* ЗАДАНИЯ К УПРАЖНЕНИЮ
[1] Выпишите из отрывка о поэзии Гумилева все названные в нем стихотворения о России.
[2] Продолжите отрывок о поэзии Гумилева с того места, где он обрывается.

* ОТРЫВОК ИЗ ДОКУМЕНТА
·····
Признательные показания. Тринадцать портретов, девять пейзажей и два автопортрета - Сергей Чупринин 11 стр.


Гумилев не пожалел таких усилий. Но ему - и это, конечно, главное - было что воспитывать в себе. Перечитайте под этим углом зрения его ранние, даже наиболее слабые стихи - и за бутафорией, за неловкими оборотами речи, за набором амбициозных красивостей вы увидите начатки, завязь того, чему будет суждено с такой неповторимой пышностью процвести в "Чужом небе" (1912), в "Колчане" (1916), в "Костре" и "Фарфоровом павильоне" (обе книги - 1918), в "Шатре" и "Огненном столпе" (обе книги - 1921), в стихах, собранных и изданных уже после смерти поэта.

При всей несопоставимости, как сказали бы сейчас, уровней художественного качества, литературного исполнения - круг идей один и тот же, одна и та же степень интенсивности переживаний, одно и то же понятие о поэзии, о жизни и о чести как о высшем достоинстве человека.

3

Общепринятый - после работ К. Чуковского и Ю. Тынянова о Блоке, Б. Эйхенбаума и В. Жирмунского об Ахмато вой - подход к стихам как к личному дневнику поэта, как к своего рода духовной автобиографии eгo лирического героя мало что дает для представления о творчестве Гумилева. Лишь единожды - в позднем стихотворении "Память" - предложивший сжатый очерк своего духовного развития, он никак не может быть назван и летописцем современной ему эпохи.

Стихов о России, о времени, в какое выпало жить, у Гумилева действительно так мало, что это способно озадачить. Да и те, что есть ("Туркестанские генералы", "Старые усадьбы", "Старая дева", "Почтовый чиновник", "Городок", "Змей" и, наособицу, навеянный думой о Распутине и распутинщине, восхитивший М. Цветаеву "Мужик"), при всей точности в деталях и всей обычной для Гумилева картинности видятся скорее легендами, "снами" о России и русских людях, русской истории, нежели родом лирического исследования или свидетельством очевидца.

Реальность словно бы не заботила поэта. Или - выразимся точнее - была скучна, неинтересна ему именно как поэту.

Почему? Гумилев сам ответил на этот вопрос:

Я вежлив с жизнью современною,
Но между нами есть преграда,
Все, что смешит ее, надменную,
Моя единая отрада.
Победа, слава, подвиг - бледные
Слова, затерянные ныне,
Гремят в душе, как громы медные,
Как голос Господа в пустыне.

И корень, видимо, на самом деле в этом. В роковой несоотносимости личных понятий поэта о правах, обязанностях, призвании человека - и навязываемых предписываемых современностью условий и требований. В том, что в душе Гумилева - и гимназиста, и путешественника, и воина, и литератора - действительно громче всех прочих, действительно заглушая и шум повседневности, и то, что Блок назвал "музыкой Революции", гремели "слова, затерянные ныне…".
·····
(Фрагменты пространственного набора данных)
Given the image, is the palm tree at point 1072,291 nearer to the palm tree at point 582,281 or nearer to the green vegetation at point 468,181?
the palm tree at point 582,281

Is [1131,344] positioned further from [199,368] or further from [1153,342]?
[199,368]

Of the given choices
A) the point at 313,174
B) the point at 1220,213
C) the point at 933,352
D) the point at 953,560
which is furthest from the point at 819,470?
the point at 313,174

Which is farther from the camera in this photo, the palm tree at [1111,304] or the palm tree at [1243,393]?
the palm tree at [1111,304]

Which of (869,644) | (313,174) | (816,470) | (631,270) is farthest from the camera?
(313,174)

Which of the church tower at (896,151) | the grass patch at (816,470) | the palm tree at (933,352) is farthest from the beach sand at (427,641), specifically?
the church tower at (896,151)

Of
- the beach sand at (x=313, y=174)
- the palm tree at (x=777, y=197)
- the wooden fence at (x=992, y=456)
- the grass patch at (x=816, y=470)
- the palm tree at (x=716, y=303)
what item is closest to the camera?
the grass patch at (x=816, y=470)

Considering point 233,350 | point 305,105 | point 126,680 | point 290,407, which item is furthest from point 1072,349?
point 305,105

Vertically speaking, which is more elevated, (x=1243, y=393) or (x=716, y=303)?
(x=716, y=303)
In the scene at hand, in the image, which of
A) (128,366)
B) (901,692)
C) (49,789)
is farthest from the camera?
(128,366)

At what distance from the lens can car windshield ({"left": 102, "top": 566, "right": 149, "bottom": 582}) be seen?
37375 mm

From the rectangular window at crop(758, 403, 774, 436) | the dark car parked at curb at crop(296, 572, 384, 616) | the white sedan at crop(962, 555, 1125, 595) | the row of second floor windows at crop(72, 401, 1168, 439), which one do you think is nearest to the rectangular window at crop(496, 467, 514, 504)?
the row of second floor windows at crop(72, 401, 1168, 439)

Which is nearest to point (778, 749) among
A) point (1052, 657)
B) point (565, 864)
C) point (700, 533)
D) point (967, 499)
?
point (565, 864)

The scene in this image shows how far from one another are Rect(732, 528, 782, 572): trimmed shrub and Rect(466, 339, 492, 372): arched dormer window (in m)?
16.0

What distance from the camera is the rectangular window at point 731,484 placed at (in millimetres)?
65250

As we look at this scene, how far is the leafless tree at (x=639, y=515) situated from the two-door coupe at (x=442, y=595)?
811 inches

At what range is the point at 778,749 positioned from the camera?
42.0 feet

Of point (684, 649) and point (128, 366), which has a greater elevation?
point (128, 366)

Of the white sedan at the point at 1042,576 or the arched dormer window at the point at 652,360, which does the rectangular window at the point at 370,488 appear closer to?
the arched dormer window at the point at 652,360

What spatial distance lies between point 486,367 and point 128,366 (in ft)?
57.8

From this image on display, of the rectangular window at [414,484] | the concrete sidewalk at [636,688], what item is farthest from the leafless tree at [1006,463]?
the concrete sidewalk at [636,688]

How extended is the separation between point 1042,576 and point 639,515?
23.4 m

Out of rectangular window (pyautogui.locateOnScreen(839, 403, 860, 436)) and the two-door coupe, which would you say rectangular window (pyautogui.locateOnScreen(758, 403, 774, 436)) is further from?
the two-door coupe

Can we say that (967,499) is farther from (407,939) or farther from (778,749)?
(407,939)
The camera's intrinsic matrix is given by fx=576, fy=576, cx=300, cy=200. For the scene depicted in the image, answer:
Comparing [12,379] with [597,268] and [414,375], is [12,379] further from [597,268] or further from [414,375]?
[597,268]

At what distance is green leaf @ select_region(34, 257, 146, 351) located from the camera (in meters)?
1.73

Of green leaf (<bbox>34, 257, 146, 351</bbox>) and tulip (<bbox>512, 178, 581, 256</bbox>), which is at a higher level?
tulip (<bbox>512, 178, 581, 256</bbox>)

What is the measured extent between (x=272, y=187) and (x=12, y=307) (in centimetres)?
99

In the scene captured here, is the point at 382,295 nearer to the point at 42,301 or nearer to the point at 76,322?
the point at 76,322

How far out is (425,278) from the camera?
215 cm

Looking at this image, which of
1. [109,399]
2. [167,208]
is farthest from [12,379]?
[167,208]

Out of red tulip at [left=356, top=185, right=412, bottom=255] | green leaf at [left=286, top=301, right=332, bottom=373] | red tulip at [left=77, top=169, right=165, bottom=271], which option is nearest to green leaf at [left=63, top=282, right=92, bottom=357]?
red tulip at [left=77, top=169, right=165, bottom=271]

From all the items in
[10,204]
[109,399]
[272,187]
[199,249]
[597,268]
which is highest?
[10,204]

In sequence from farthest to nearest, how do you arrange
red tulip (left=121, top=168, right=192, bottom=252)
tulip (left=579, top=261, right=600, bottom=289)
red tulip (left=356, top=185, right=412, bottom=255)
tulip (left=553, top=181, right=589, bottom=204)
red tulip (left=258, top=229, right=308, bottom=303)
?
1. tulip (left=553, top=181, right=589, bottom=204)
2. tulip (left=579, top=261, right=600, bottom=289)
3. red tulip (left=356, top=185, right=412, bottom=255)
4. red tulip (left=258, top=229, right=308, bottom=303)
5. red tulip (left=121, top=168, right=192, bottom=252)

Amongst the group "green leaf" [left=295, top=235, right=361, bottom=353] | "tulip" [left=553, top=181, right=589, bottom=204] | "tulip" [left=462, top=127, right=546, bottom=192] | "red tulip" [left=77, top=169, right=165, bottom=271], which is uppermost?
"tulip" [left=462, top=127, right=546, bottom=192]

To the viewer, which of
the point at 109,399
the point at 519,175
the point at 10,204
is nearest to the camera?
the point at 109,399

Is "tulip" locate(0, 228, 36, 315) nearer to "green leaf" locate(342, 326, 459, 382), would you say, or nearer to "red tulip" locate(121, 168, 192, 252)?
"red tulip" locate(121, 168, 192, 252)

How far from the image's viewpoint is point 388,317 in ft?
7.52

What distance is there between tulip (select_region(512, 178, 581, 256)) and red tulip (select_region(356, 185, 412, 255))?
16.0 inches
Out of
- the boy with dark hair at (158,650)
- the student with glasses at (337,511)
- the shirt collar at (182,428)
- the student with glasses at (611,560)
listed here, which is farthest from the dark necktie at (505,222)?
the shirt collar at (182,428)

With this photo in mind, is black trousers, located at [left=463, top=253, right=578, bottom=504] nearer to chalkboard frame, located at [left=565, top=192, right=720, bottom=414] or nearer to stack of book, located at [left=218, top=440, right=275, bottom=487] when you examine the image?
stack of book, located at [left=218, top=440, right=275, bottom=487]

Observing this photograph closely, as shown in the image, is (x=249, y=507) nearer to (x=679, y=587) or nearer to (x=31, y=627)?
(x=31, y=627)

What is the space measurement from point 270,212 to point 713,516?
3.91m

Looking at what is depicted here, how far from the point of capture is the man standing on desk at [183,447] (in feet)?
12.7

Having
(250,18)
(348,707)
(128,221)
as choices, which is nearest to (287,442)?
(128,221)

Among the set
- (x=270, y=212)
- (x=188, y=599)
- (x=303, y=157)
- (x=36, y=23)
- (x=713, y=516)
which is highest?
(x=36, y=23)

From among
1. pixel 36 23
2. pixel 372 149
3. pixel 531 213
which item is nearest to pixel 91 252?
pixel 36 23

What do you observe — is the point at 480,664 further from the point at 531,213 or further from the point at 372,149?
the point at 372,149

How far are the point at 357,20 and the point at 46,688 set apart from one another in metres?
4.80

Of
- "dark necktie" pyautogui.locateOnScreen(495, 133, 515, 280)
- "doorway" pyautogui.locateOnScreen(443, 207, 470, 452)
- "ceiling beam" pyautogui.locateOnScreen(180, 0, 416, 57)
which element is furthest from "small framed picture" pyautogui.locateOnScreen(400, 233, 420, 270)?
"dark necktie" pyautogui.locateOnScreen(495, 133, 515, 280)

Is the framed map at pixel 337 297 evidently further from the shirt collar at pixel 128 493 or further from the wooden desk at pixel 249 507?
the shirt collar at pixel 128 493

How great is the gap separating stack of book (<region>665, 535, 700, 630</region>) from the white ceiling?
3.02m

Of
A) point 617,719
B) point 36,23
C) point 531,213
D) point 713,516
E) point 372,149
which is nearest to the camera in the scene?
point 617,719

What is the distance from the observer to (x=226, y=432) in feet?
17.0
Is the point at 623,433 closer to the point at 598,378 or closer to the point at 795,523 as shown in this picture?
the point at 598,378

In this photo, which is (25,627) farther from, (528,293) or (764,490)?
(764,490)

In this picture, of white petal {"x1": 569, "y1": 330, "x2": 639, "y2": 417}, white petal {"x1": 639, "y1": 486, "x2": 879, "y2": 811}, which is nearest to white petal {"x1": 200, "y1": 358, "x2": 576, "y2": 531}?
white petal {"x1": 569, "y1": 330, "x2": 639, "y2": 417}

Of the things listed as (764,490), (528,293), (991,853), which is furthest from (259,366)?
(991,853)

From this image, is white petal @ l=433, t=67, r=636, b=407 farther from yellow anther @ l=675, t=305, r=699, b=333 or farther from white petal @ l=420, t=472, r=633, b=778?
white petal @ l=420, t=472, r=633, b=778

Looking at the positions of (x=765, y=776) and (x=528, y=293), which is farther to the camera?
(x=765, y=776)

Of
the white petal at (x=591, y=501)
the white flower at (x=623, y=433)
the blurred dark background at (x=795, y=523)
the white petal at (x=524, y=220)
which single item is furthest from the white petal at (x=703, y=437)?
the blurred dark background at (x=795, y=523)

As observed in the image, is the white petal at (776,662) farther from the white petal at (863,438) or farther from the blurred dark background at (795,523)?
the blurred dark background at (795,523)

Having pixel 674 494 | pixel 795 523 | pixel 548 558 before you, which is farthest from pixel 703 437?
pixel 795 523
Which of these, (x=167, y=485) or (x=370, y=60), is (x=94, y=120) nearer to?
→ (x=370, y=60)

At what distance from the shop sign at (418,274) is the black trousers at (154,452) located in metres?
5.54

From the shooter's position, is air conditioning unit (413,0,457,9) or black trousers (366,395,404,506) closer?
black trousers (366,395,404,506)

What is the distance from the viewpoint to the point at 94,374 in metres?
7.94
·····
* ОЖИДАЕМЫЕ ОТВЕТЫ
[1] «Туркестанские генералы», «Старые усадьбы», «Старая дева», «Почтовый чиновник», «Городок», «Змей», «Мужик».

[2]
Он чужаком пришел в этот мир. Но он - так, во всяком случае, кажется - еще и культивировал, пестовал свою чужеродность миру, свою несовместимость и с "толпою", ее интересами, нуждами, идеалами, и с "пошлой", по его оценке, реальностью - вне зависимости от того, шла речь о предреволюционной рутине или о пореволюционной смуте.

Эта несовместимость была такого рода, что исключала не только похвалы реальности, но и порицания ее. Вот почему стихи с самого начала стали для Гумилева не способом погружения в жизнь, а способом защиты, ухода от нее. Не средством познания действительности, а средством компенсации, восполнения того, что действительность не дает и в принципе дать не может. Совершенство стиха рано было осознано Гумилевым как единственно приемлемая альтернатива жизненным несовершенствам, величавость и спокойствие искусства противостояли в его глазах всяческой (политической, бытовой, окололитературной и прочей) суете, а пышная яркость и многоцветье поэтических образов контрастировали с грязновато-серенькой обыденностью.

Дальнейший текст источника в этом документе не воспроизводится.